A handful of years ago I worked as a visit coordinator and admissions counselor for a small New York City college, a job that had several very satisfying aspects. One part I especially loved was the team dynamic. While the position involved a challenging individual workload that allowed me space to sometimes fly solo, it also required me to operate as a member of a group, working together with five men and one woman to reach our shared goals. My time in that office taught me so much about compromise, reasonable expectations, speaking up, listening quietly, adapting to differences, embracing a solution-oriented mindset, among other things.
Our team leader was a solid dude, and incredibly gifted at navigating our ship and guiding us through difficult challenges. He would regularly schedule daylong retreats at various spots in the City, caving out time to not only evaluate our progress and strategize about our future endeavors, but also to have fun and enjoy each other. A couple of admirably goofy guys in the group helped us all to lighten up and laugh a lot.
At one of our first bonding experiences my boss asked a poignant question: “What kind of person do you want to be in five years?” The answers were pretty standard, but for some reason one reply was imprinted with crystal clarity on my mind and heart.
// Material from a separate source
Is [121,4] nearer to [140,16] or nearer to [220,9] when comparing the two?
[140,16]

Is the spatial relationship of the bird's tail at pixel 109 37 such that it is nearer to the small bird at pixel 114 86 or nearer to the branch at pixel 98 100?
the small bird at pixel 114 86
The words were from a dear colleague my age—a hilarious Brit who has this brilliant way of really seeing and loving people right where they are, no matter how messy or immaculate that spot may be. He responded to the question boldly, sharing that he wanted to be like a bucket continually filled with God’s love and that whenever he encountered someone, he wanted that love to splash out all over them. The mental image struck me.
I reflect today, a day almost exactly five years after that question left my boss’s mouth. Though I no longer see my friend and former colleague on a daily basis, I am almost certain that he has grown more and more into the vision that he expressed so many moons back. Having adopted his desire that day, I hope I have made progress too.
What kind of person do you want to be in five years?